### Input

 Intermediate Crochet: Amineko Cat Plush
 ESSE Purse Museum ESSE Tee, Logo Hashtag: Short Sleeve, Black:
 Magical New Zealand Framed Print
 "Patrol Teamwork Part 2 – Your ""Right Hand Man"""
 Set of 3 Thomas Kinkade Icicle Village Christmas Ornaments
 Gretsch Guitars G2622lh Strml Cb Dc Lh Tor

* * *

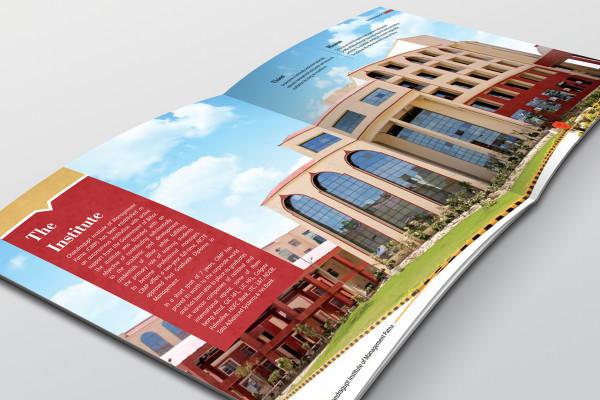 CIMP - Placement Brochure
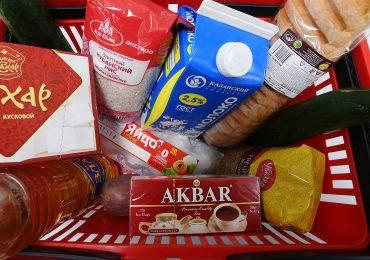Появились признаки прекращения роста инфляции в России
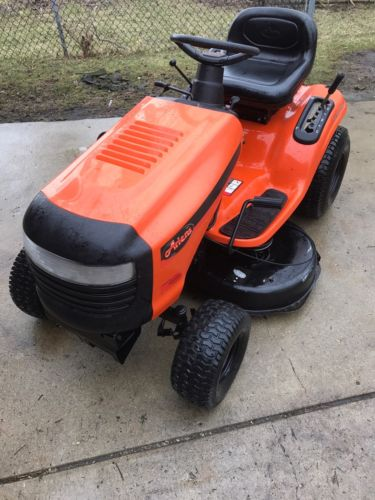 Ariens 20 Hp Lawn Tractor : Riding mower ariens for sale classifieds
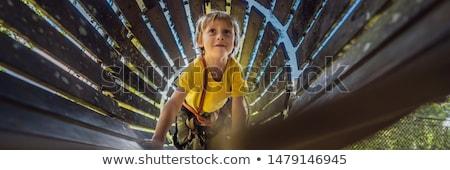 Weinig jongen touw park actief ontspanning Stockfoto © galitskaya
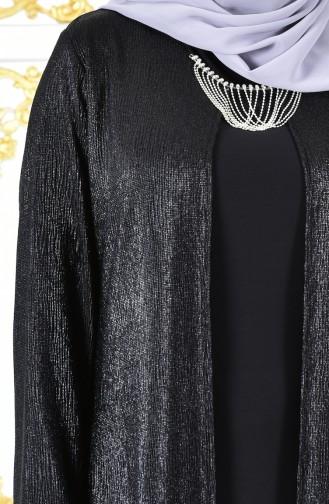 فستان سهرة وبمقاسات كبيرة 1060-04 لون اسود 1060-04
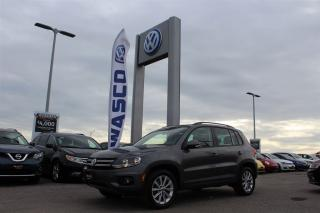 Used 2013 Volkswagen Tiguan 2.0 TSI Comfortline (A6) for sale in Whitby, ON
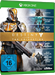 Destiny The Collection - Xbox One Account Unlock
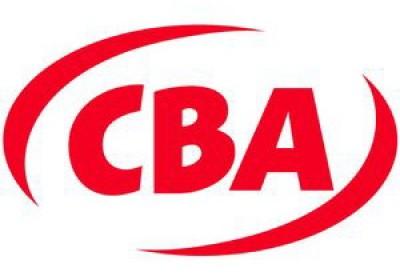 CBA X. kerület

--

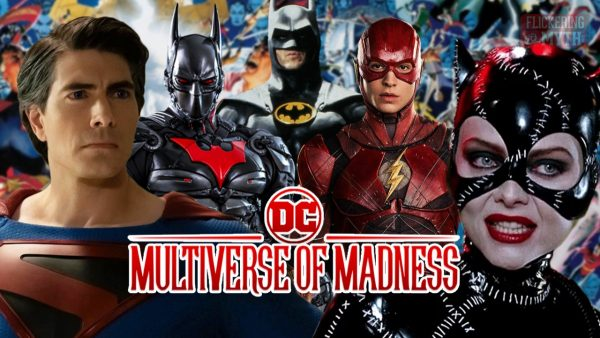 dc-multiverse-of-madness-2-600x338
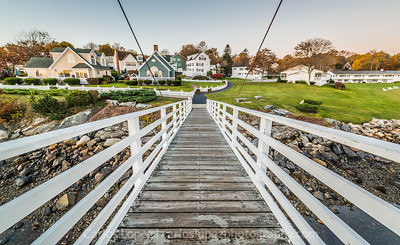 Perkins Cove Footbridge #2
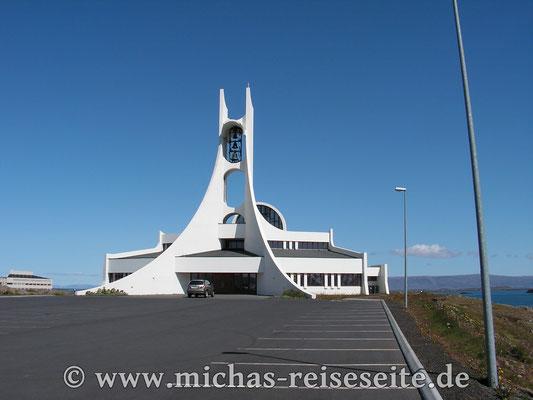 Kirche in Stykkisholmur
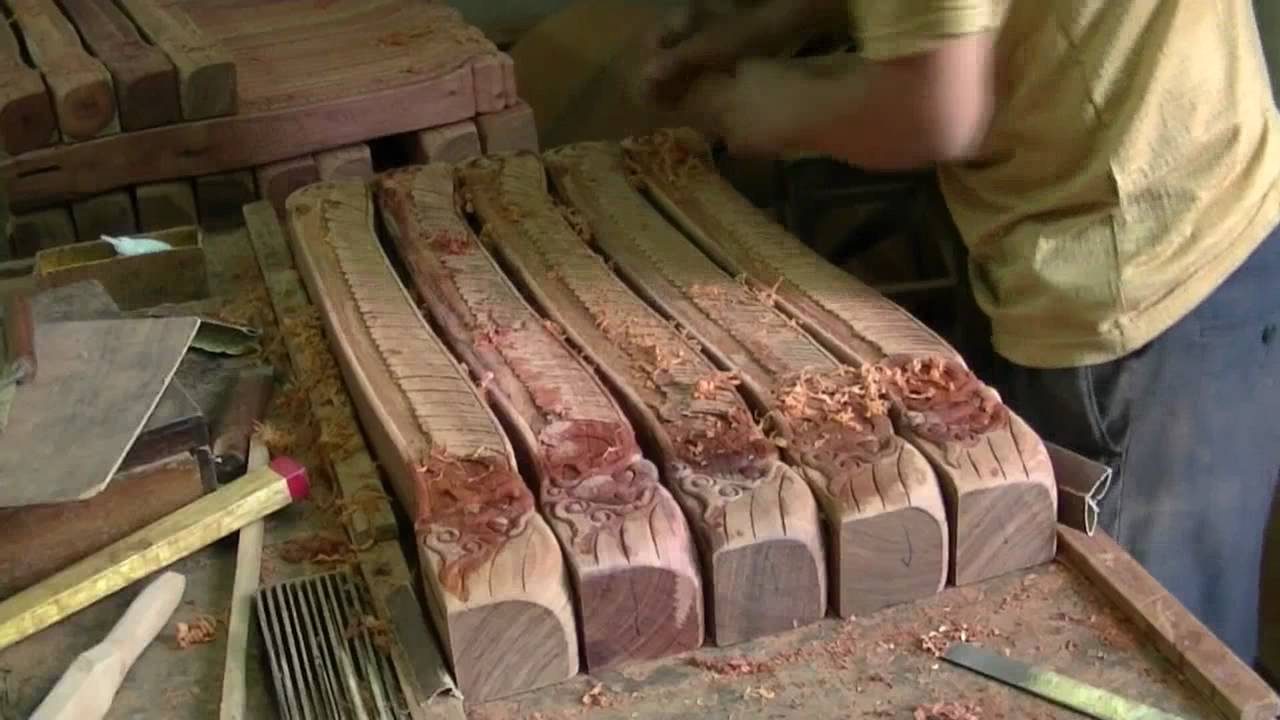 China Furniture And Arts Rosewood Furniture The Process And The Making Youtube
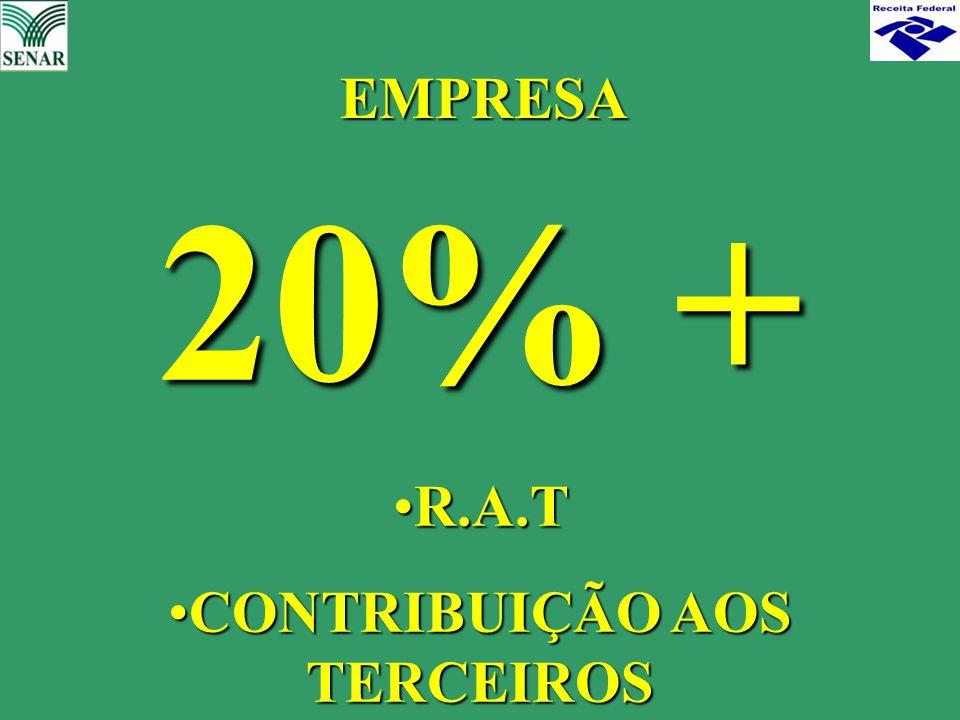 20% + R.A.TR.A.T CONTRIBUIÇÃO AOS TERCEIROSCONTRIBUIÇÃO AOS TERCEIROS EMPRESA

### Instructions for the task
With the line holding "ESSE Purse Museum" as the first and the line holding "Gretsch Guitars G2622lh Strml Cb Dc Lh Tor" as the last, set down that range of the entries above exactly, and nothing else.

### Result of this task
 ESSE Purse Museum ESSE Tee, Logo Hashtag: Short Sleeve, Black:
 Magical New Zealand Framed Print
 "Patrol Teamwork Part 2 – Your ""Right Hand Man"""
 Set of 3 Thomas Kinkade Icicle Village Christmas Ornaments
 Gretsch Guitars G2622lh Strml Cb Dc Lh Tor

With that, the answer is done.